DATA FOR THE TASK:

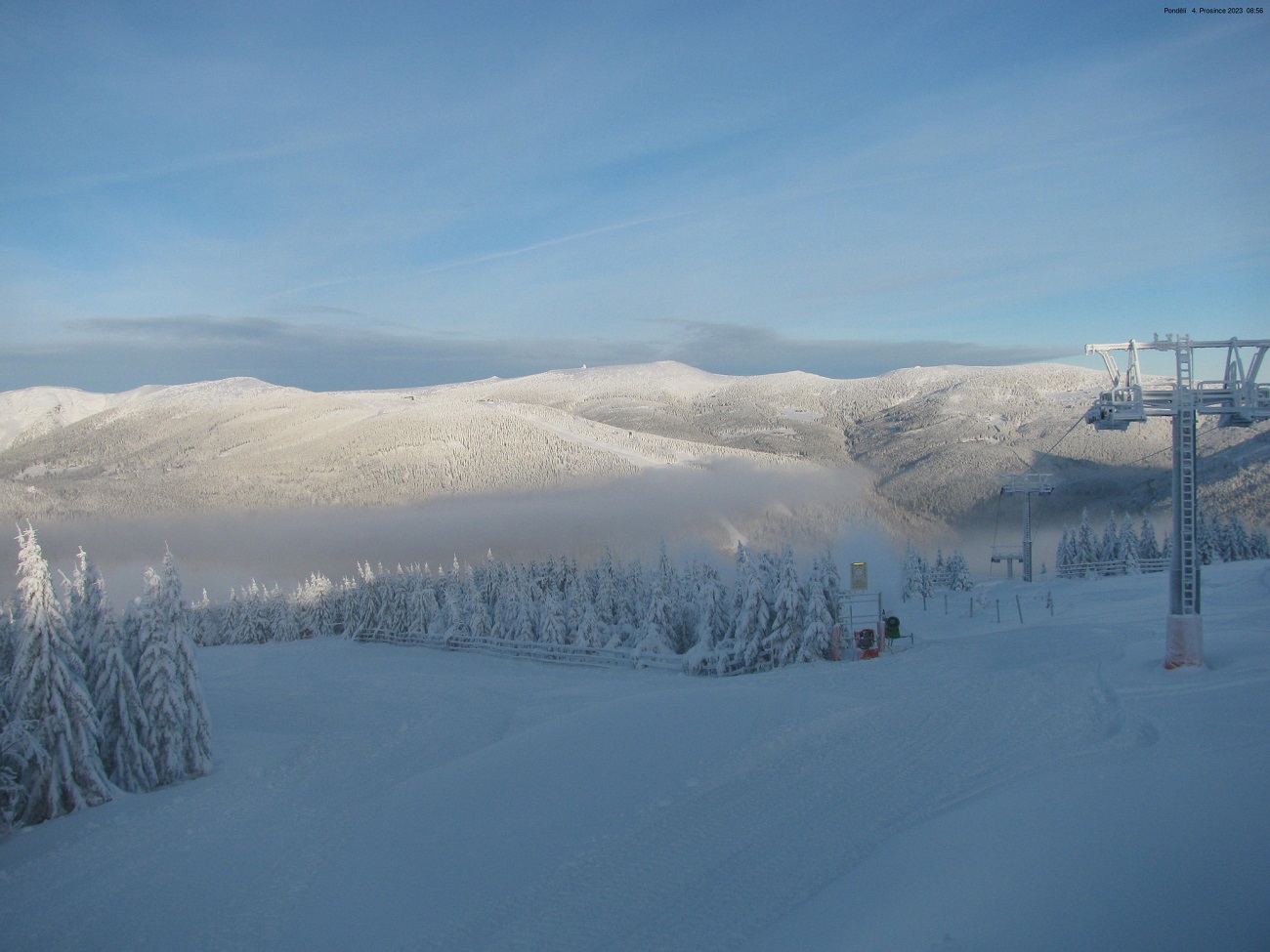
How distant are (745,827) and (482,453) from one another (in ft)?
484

* * *

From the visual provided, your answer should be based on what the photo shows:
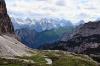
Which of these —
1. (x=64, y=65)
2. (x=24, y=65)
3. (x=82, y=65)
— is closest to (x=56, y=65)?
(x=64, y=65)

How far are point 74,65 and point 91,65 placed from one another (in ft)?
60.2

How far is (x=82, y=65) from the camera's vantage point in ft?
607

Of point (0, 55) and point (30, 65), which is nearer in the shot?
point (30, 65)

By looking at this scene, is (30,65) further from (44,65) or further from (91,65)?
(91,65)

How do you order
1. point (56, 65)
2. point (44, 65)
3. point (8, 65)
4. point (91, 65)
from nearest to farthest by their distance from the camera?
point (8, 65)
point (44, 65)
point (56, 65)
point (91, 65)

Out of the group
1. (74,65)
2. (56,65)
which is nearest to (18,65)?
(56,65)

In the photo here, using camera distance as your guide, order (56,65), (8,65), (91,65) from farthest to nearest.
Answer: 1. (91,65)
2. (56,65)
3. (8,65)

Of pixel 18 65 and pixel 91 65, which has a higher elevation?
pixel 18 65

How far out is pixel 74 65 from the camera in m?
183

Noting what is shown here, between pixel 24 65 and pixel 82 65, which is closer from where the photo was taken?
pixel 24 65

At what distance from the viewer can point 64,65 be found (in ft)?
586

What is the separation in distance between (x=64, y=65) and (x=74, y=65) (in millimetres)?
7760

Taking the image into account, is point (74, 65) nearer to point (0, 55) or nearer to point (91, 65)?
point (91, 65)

DIRECTIVE: List each line from the items above in which the word "farthest" appears.

SOLUTION FOR THIS TASK:
from nearest to farthest by their distance from the camera?
In the photo here, using camera distance as your guide, order (56,65), (8,65), (91,65) from farthest to nearest.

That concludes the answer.